Ирина Павловна не на шутку рассердилась на свою подругу и все рассказала мужу. Константин Андреевич взволновался. Он должен как-то вмешаться, но как? Открыть глаза дочери на поведение Бориса? Для нее это будет удар, поведет к семейной драме. Особого уважения к зятю Пересветов не питал, но подталкивать семью на развал не считал возможным, — свои дела пусть они решают между собой сами. В то же время по-человечески и по-отцовски чувствовал себя вправе, даже обязанным воевать против грязной лжи. Поэтому решил поговорить начистоту с Борисом.
Позвонив ему на завод, он сказал, что сегодня будет на Кузнецком мосту в «Книжной лавке» писателей перед ее закрытием.
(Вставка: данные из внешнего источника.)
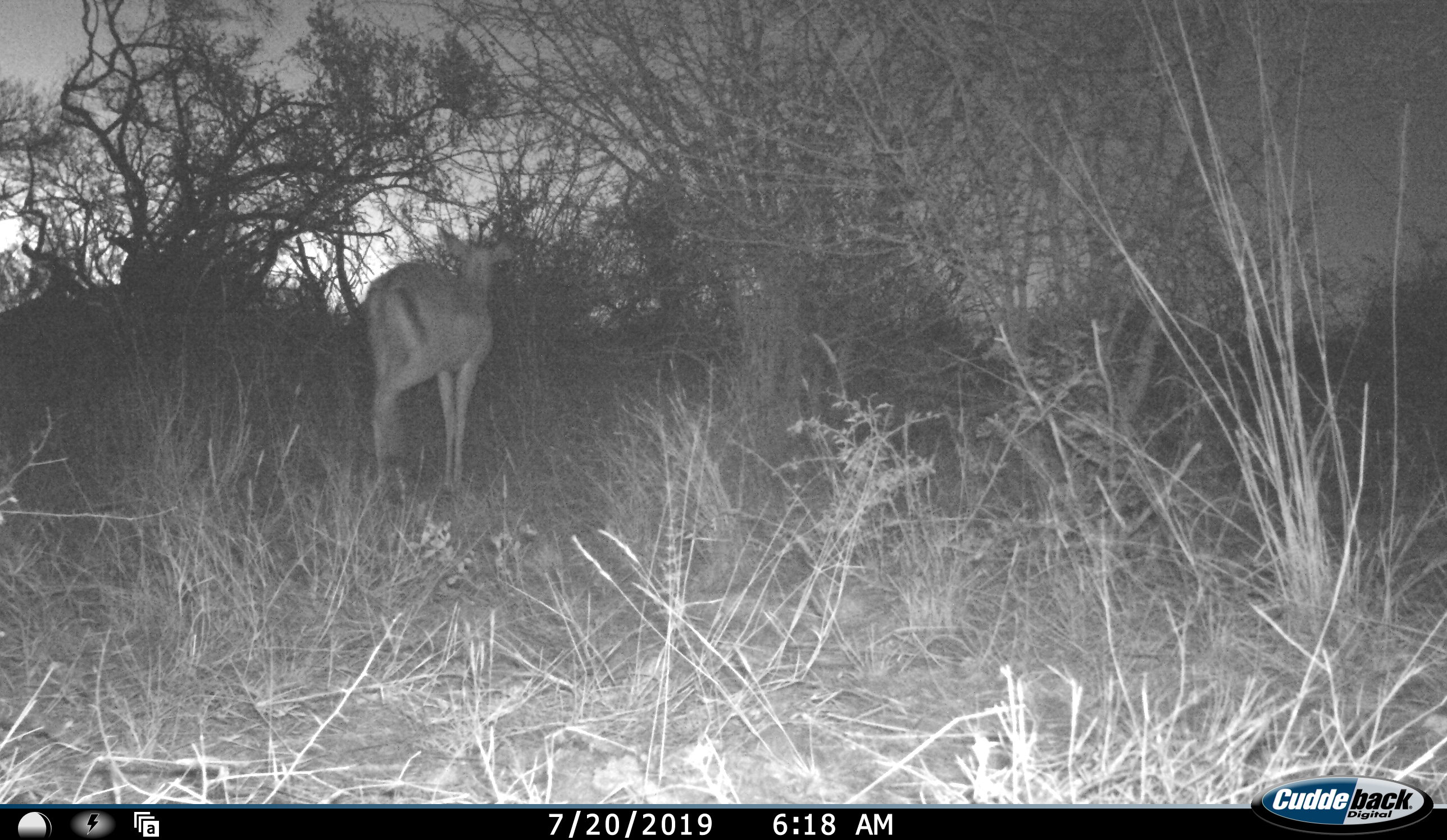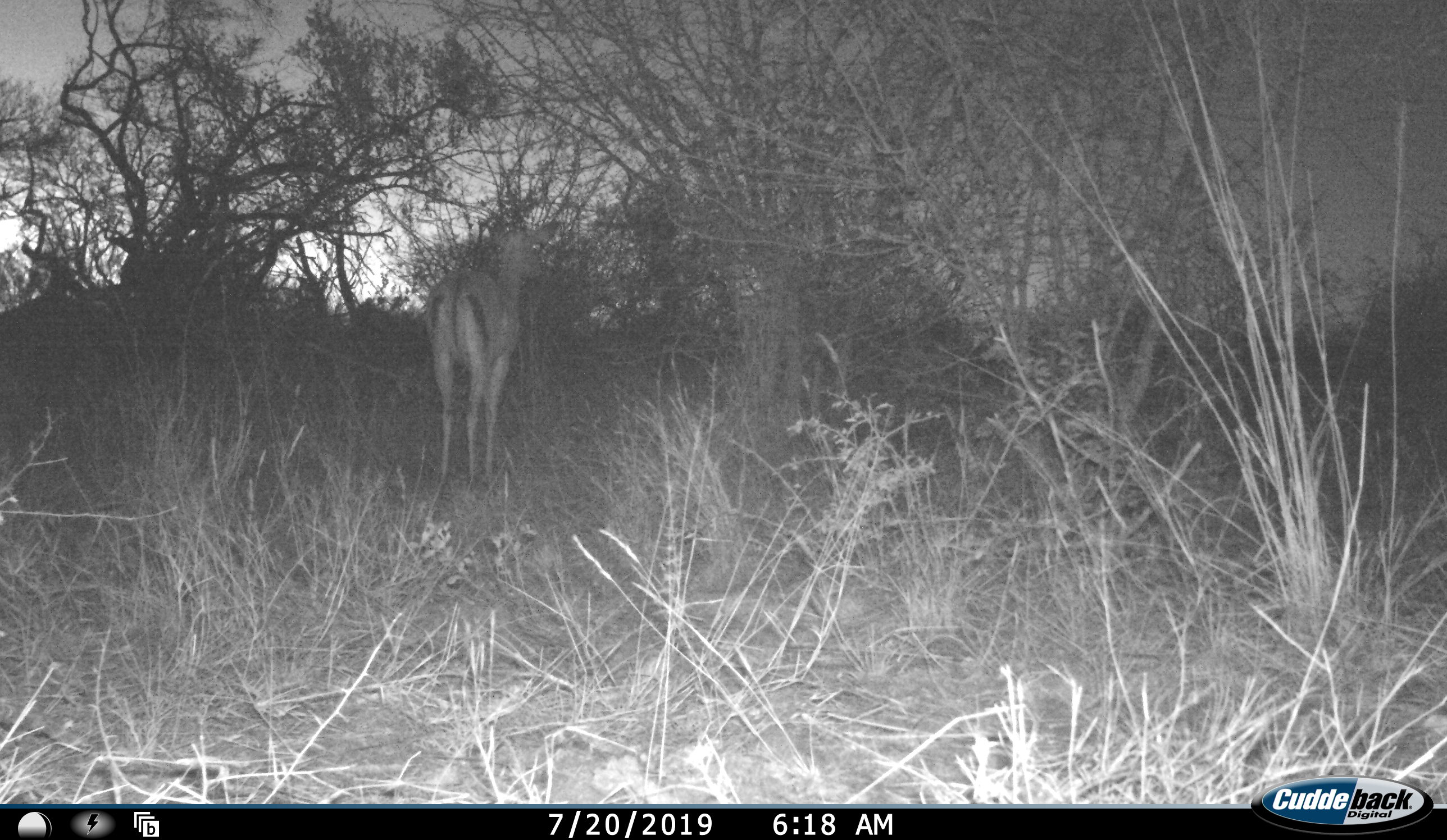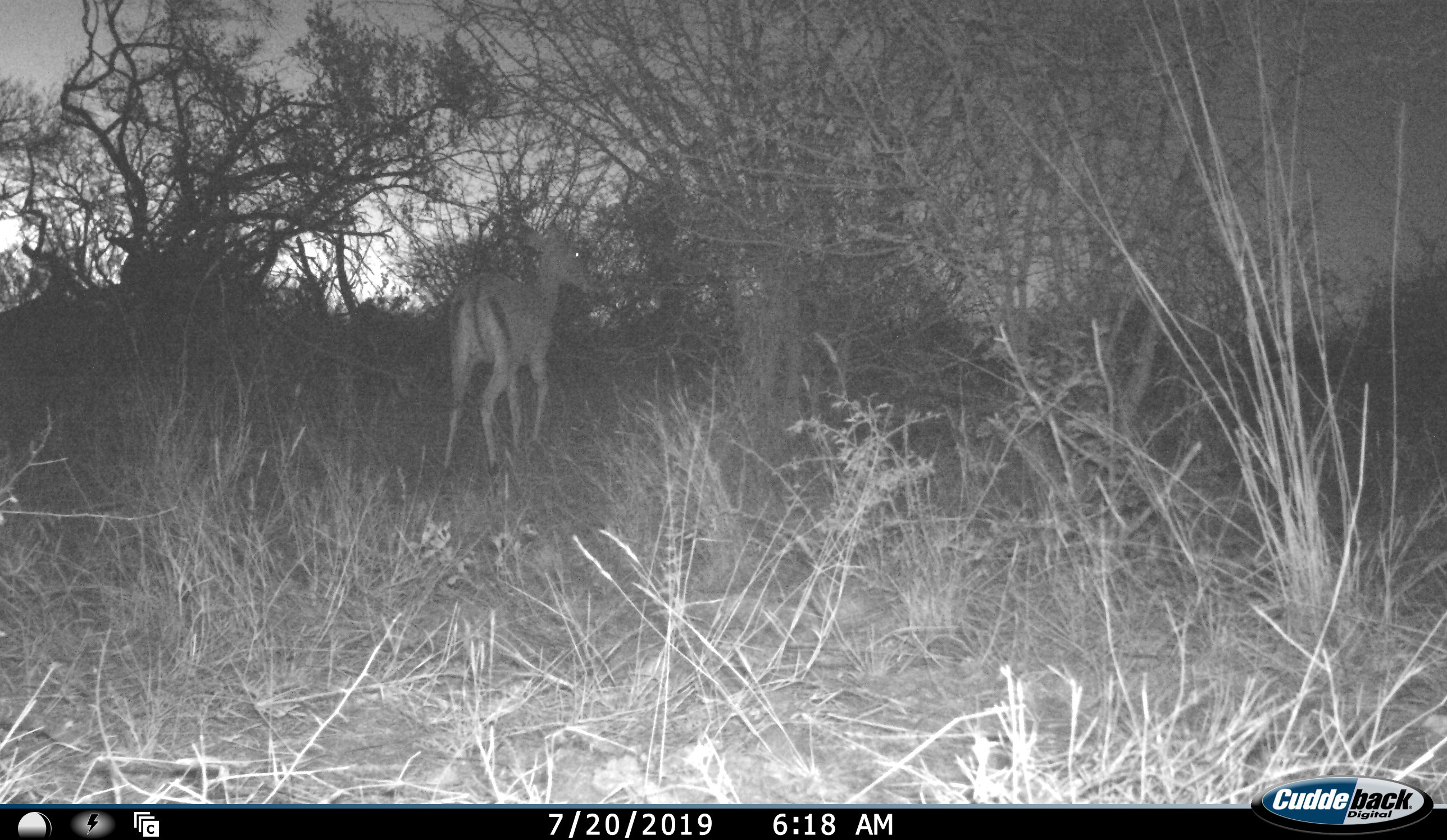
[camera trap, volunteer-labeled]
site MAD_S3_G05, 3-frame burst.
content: unidentified animal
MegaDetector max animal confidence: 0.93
Борис наведывался в нее иногда с тестем, пользуясь возможностью приобрести что-нибудь новенькое из книг, и на сей раз охотно туда приехал по окончании рабочего дня.
Купив книги, вышли на улицу. Снежинки лениво крутились в ореолах электрических фонарей, погода располагала к пешей прогулке. Выбравшись из людской толчеи Кузнецкого моста, поднялись по пригорку до улицы Горького, свернули вправо и пошли по ней в сторону Белорусского вокзала.
Даже при уличном освещении было заметно, как от первых же слов тестя смуглое лицо Бориса густо покраснело.
— Откуда вы знаете? — спросил он. — Кто вам сказал?
— Это не имеет значения, — спокойно отвечал Пересветов. — Ведь это правда?
Отрицать у Бориса не повернулся язык. Помолчав, он спросил:
— Вы знаете эту женщину?
— И это неважно. Важно одно: что вы собираетесь делать?
Борис опять помолчал. Заметно было его усилие взять себя в руки.
— Но, Константин Андреевич, — начал он, — ведь это чепуха. Эпизод, мимолетное знакомство. Она значительно меня старше… И вообще… Ничего серьезного с моей стороны, уверяю вас, да и с ее тоже, я думаю.
— Мимолетному свойственно превращаться в длительное.
— Да нет же, нет оснований этого опасаться.
— Так что же вы думаете делать? — повторил вопрос тесть.
— Все это кончится, само собой оборвется.
— Чтобы затем последовал новый эпизод?
— Ну вот! Вы во всем такой строгий…
— Но если вы ждете, что «это» кончится само собой, так ведь может и новое само собой начаться. Как вас понять? Вы полагаете, что обманывать Наташу, изменять ей — в порядке вещей? Семейная жизнь, построенная на лжи, вас вполне устраивает? Может быть, вы уже приучили себя к этому?
— Да что вы! Константин Андреевич! У вас нет никаких оснований думать так.
— До сих пор я и не думал, но после ваших слов поневоле буду так думать.
— Хотите, я сегодня же с ней порву?
— Чего хочу и чего не хочу, это не имеет ровно никакого значения, — начиная раздражаться, возразил Пересветов. — Чего вы сами хотите, в этом главное. В третий раз спрашиваю: что вы намерены делать?
— Хорошо, этого больше не будет.
— Да вы, пожалуйста, не делайте вид, будто строгий тесть принуждает вас отказаться от приятной интрижки. Отдайте себе полный отчет в ваших собственных чувствах, в последствиях вашего поведения и поступайте как знаете. Помните только, что на понуждении себя к обязанностям отца и мужа прочная семья не строится.
— Мне моя семья дороже любой интрижки!
— В самом деле? Так что же вы так поздно спохватываетесь? И надолго ли у вас это «дороже»?